I’m very happy to be back in the Bay Area for summer break, and even happier to see the next generation at San Francisco Ballet School’s Student Showcase. My report for the Chronicle:

“One measure of an international ballet company’s muster lies in how many of its dancers were trained at the troupe’s own academy, and by this accounting, San Francisco Ballet is looking better and better.
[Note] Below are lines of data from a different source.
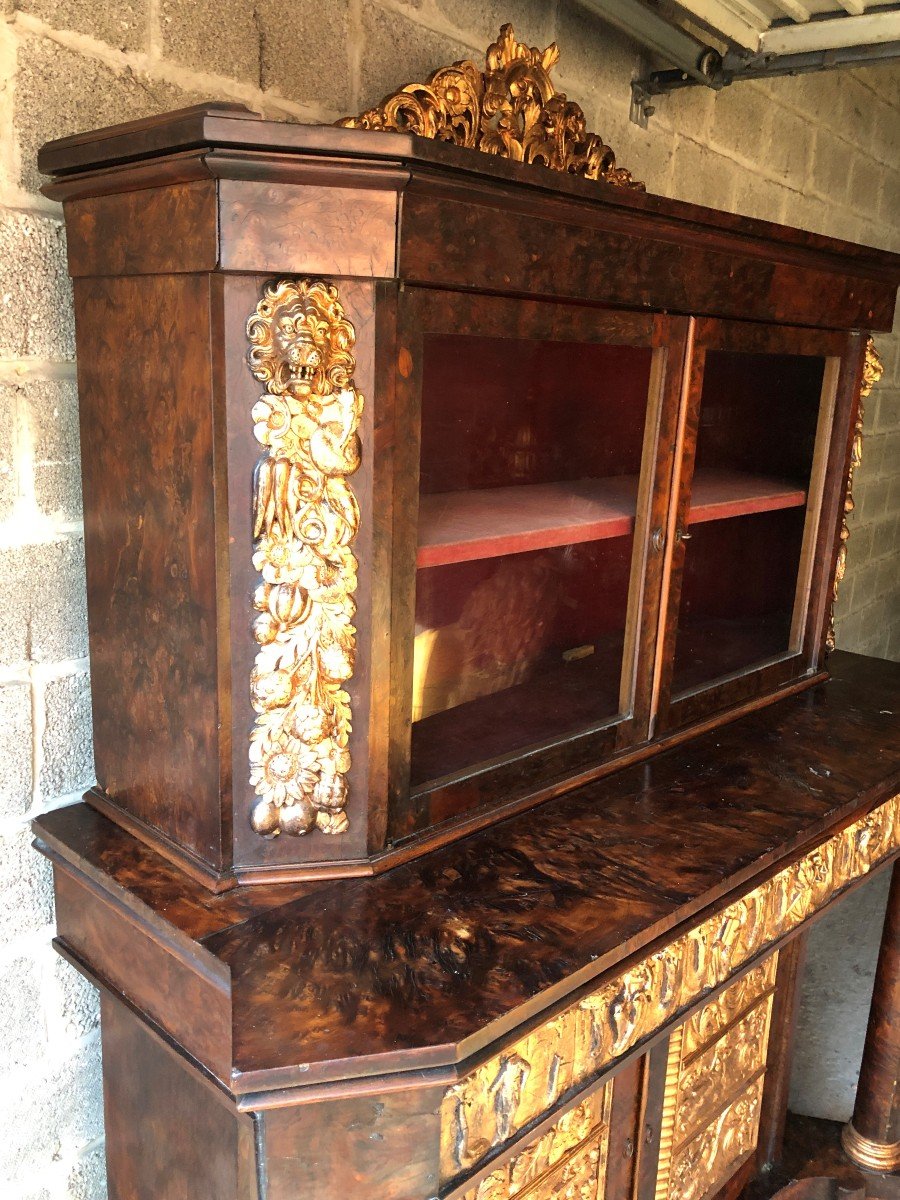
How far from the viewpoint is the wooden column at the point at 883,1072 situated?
5.49 ft

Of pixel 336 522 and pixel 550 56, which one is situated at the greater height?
pixel 550 56

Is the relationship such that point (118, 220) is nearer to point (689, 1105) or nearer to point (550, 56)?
point (550, 56)

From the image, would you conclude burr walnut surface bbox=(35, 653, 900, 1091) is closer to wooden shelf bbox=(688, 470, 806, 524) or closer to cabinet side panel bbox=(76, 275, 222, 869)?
cabinet side panel bbox=(76, 275, 222, 869)

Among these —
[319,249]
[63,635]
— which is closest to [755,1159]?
[63,635]

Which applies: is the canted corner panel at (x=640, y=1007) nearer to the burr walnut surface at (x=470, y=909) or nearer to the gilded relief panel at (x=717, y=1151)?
the burr walnut surface at (x=470, y=909)

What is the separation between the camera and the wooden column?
1.67m

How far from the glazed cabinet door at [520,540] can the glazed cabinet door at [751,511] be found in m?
0.05

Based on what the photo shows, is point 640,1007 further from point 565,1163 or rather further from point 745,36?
point 745,36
Fully half of the Ballet’s members now are graduates of the San Francisco Ballet School.

Still, this proportion might strike you as low, given the thrilling and precocious artistry on display Wednesday at the first of three Student Showcase performances. (The program repeats Friday at the Yerba Buena Center for the Arts’ Novellus Theater.) And the debt to Lola de Avila – who has directed the school for 13 of the last 20 years and is now returning to Spain to run the famed school her mother founded – is clearly immense. Her imprint could be seen everywhere, in what was easily the finest Ballet school showcase I’ve witnessed in a decade of relishing this elevated dance recital.

The opening class demonstrations make your heart melt at the sight of all those rosy-cheeked, long-limbed little ones, but those drills also demonstrated the school’s emphasis on arms and epaulement – the nuanced shading of the head and neck angles – for the girls, and juicy feet for the boys. These foundations proved firm in the second-act excerpt of that bedrock Romantic ballet, “La Sylphide.” Beneath the soft, rounded arms of those sweet forest fairies must lie solid technique and steely strength.

The corps girls were superb. And Lacey Escabar, as the titular Sylph, was a sensation. She had the gentle curves, the dandelion-in-the-wind buoyancy, but most impressively she had dramatic maturity.”

Read more here.

PS: About two years ago, Pointe Magazine asked me to choose one talented SF Ballet School girl to profile, and I picked Lacey. What a talent. Delightful to see her develop.